■ What the task requires: Switch every "white baseboard" in the material below to "white trim" and keep everything else the same. Leave the pictures out of your answer.

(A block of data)
::::::::

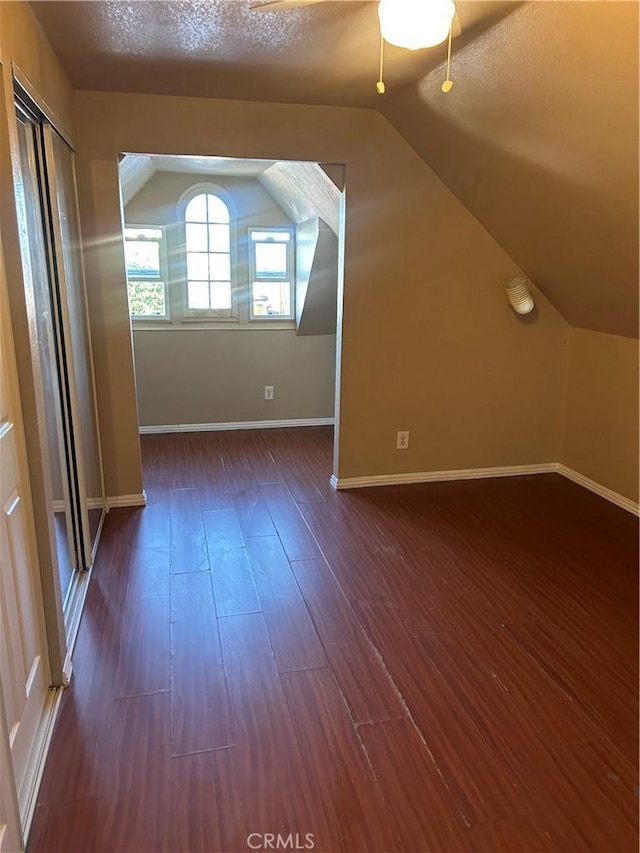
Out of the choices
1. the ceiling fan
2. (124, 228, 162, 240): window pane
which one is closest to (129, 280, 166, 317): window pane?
(124, 228, 162, 240): window pane

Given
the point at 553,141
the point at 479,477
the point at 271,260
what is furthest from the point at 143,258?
the point at 553,141

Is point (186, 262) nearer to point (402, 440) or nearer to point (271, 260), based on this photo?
point (271, 260)

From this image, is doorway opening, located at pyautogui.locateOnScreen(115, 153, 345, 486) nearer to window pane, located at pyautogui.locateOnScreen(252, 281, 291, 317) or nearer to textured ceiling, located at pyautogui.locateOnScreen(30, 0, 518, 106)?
window pane, located at pyautogui.locateOnScreen(252, 281, 291, 317)

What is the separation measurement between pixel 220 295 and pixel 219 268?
0.22 metres

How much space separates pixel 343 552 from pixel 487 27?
2.26m

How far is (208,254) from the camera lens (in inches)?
190

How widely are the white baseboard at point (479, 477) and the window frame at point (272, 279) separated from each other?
1.76m

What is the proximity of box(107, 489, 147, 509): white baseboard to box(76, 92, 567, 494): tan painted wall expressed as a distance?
52mm

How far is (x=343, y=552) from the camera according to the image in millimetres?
2916

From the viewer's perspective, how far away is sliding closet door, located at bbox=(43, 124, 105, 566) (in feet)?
7.86

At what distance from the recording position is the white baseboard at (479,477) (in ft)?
12.0

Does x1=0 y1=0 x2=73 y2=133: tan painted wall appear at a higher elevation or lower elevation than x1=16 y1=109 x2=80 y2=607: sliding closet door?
higher

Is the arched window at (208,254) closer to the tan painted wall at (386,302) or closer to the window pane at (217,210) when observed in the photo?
the window pane at (217,210)

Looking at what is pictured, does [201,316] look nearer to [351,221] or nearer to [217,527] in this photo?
[351,221]
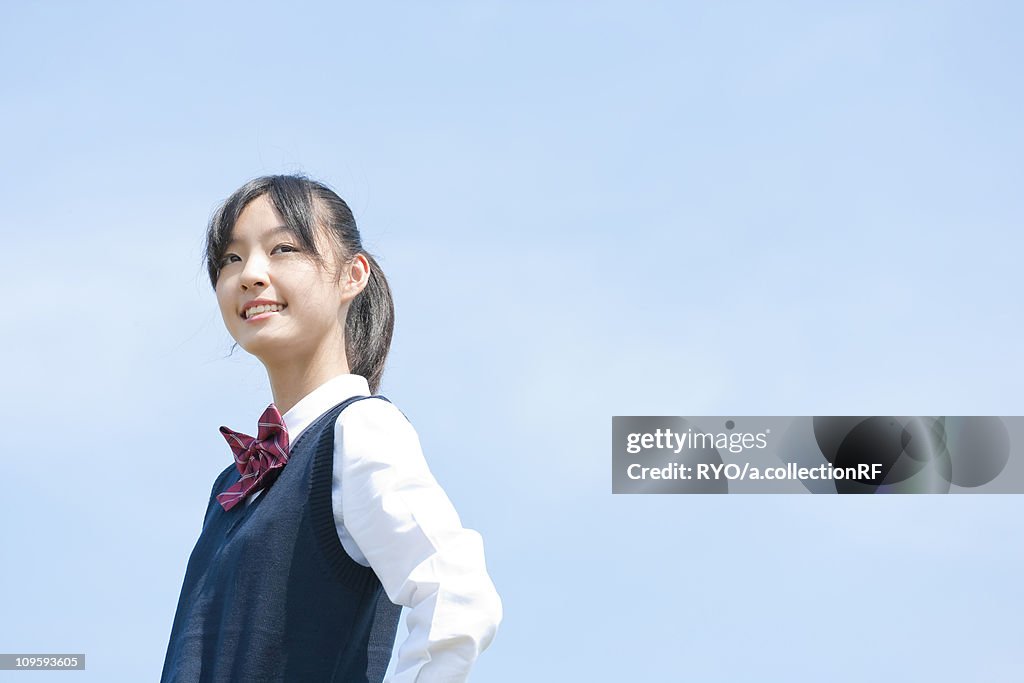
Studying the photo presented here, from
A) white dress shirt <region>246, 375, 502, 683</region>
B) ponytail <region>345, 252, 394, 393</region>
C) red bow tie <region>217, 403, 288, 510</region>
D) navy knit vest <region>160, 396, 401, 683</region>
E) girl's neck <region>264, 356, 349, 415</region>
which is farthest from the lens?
ponytail <region>345, 252, 394, 393</region>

::::::::

■ Expected answer:
Out of the choices
1. the ceiling fan
2. (124, 228, 162, 240): window pane
which one is closest to (129, 280, 166, 317): window pane?
(124, 228, 162, 240): window pane

Given
the point at 553,141
the point at 479,477
the point at 271,260
what is furthest from the point at 143,258?
the point at 553,141

Is point (186, 262) nearer to point (402, 440) or nearer to point (271, 260), based on this photo?
point (271, 260)

From this image, is doorway opening, located at pyautogui.locateOnScreen(115, 153, 345, 486) nearer to window pane, located at pyautogui.locateOnScreen(252, 281, 291, 317) or nearer to textured ceiling, located at pyautogui.locateOnScreen(30, 0, 518, 106)?
window pane, located at pyautogui.locateOnScreen(252, 281, 291, 317)

What is the separation measurement between pixel 220 295 and pixel 219 268?
0.22 metres

How much space separates pixel 343 552 from pixel 487 27?
2.26m

How far is (208,254) from the camera lens (in inches)?
190

How widely are the white trim at point (479, 477) and the window frame at point (272, 279) separated from each other?
1.76m

What is the proximity of box(107, 489, 147, 509): white trim to box(76, 92, 567, 494): tan painted wall expressed as a distance?
52mm

How far is (x=343, y=552) from the camera according to the image in millimetres?
2916

From the viewer's perspective, how far away is sliding closet door, located at bbox=(43, 124, 105, 566) (in feet)?
7.86

At what distance from the recording position is the white trim at (479,477) (in ft)?
12.0

Does x1=0 y1=0 x2=73 y2=133: tan painted wall appear at a higher elevation or lower elevation than x1=16 y1=109 x2=80 y2=607: sliding closet door?
higher

Is the arched window at (208,254) closer to the tan painted wall at (386,302) or closer to the window pane at (217,210) when observed in the photo?
the window pane at (217,210)

Looking at what is pictured, does [201,316] look nearer to [351,221] or nearer to [217,527] in this photo?
[351,221]
Studying the photo presented here, from
A) white dress shirt <region>246, 375, 502, 683</region>
B) ponytail <region>345, 252, 394, 393</region>
C) red bow tie <region>217, 403, 288, 510</region>
D) navy knit vest <region>160, 396, 401, 683</region>
E) girl's neck <region>264, 356, 349, 415</region>
which is farthest from the lens?
ponytail <region>345, 252, 394, 393</region>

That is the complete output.